• _What the task requires_: Copy out all lines in the data below containing the string "scientific".
━━━ Supplied records ━━━
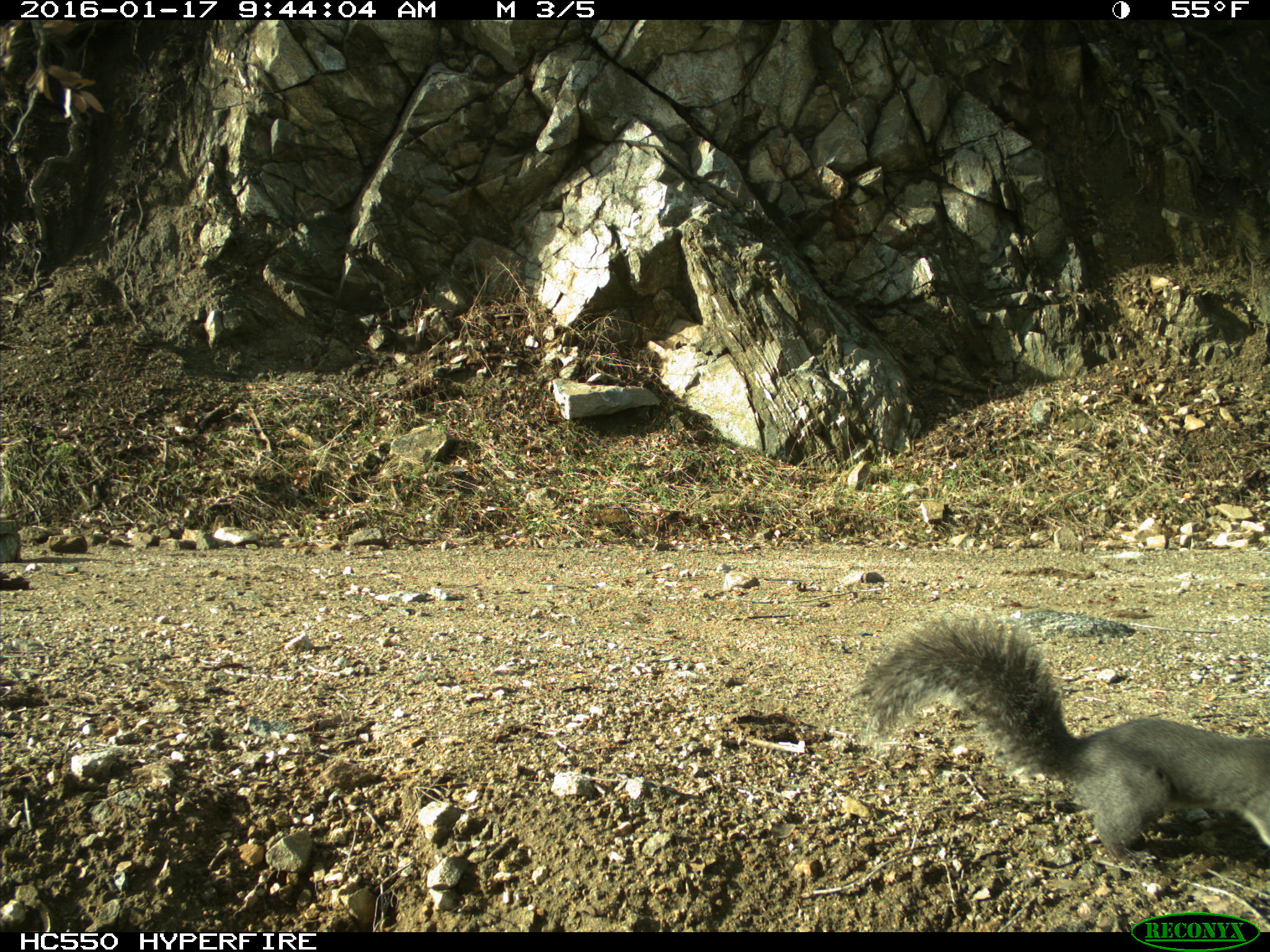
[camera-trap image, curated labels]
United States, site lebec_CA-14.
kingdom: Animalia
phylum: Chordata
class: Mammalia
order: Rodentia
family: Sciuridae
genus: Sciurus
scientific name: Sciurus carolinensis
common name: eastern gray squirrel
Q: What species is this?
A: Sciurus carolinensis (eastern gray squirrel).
━━━
━━━ Supplied records ━━━
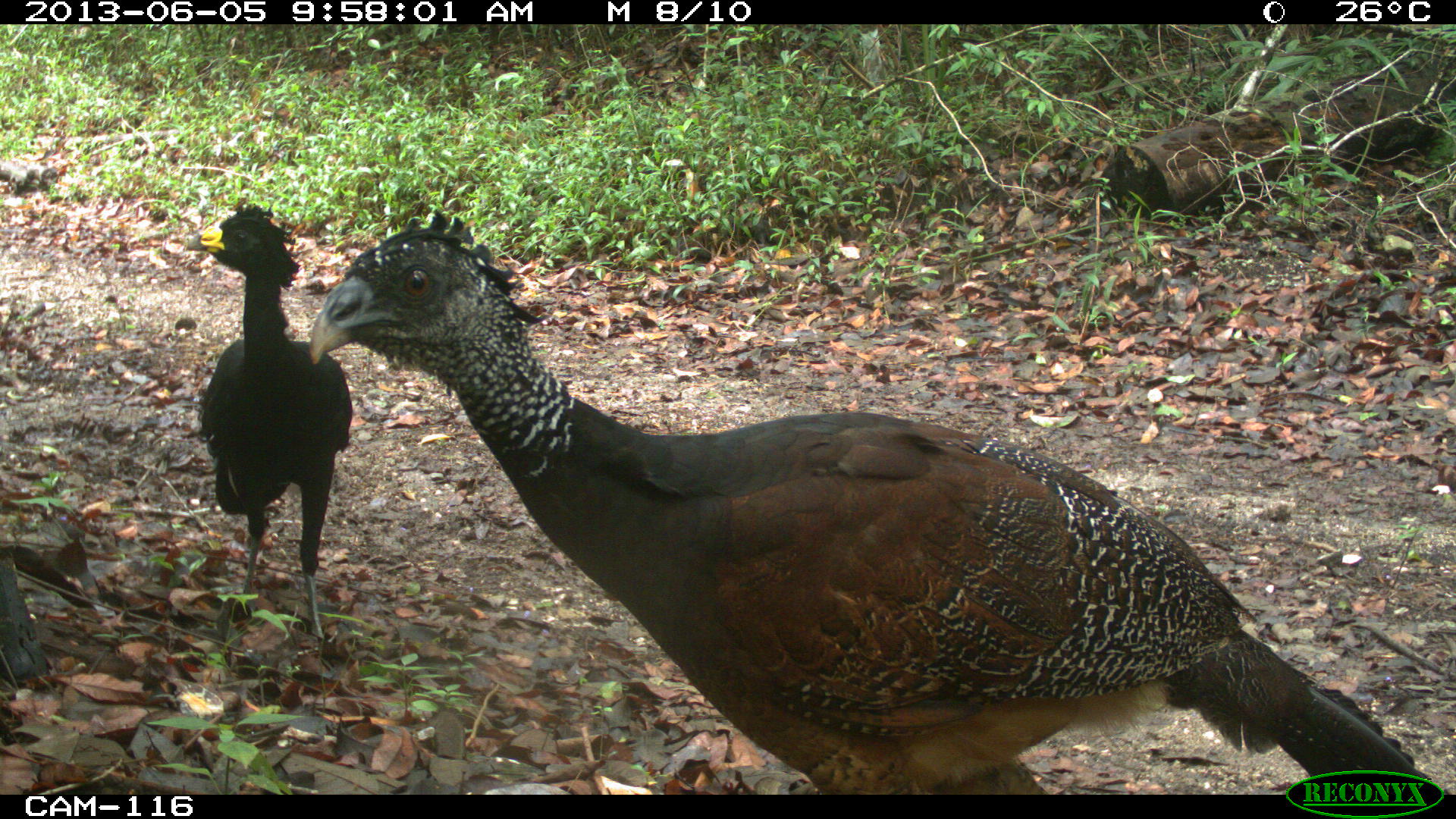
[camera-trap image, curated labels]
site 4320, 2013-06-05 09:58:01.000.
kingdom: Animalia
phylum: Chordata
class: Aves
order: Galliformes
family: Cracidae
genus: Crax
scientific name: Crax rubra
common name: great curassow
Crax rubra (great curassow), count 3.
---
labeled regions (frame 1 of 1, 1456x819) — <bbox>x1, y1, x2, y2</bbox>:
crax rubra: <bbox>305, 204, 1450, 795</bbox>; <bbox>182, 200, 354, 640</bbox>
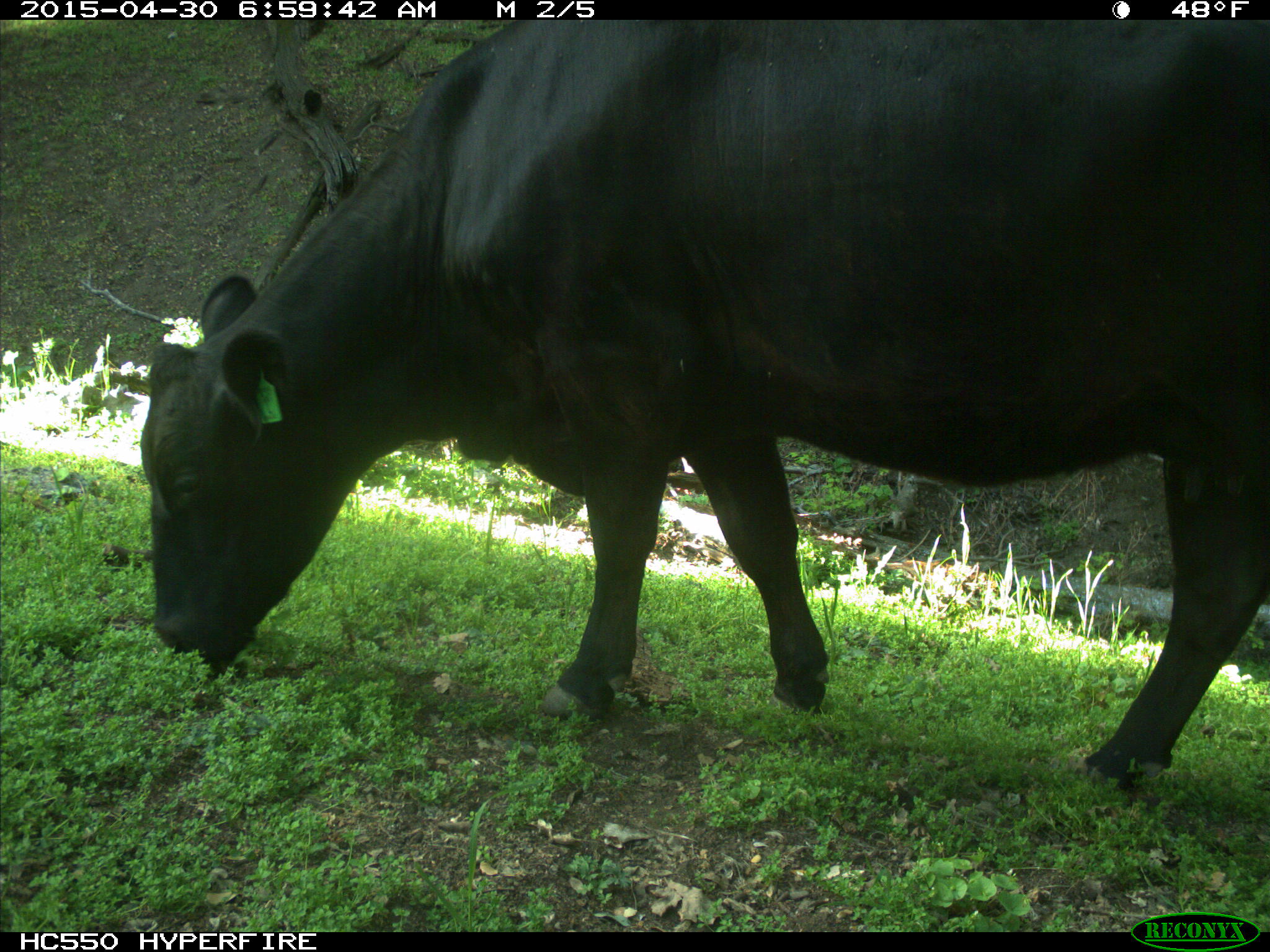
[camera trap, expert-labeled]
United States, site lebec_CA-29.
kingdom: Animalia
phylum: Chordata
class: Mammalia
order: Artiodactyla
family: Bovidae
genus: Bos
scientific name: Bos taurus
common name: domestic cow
━━━
• _Written solution_:
scientific name: Sciurus carolinensis
scientific name: Crax rubra
scientific name: Bos taurus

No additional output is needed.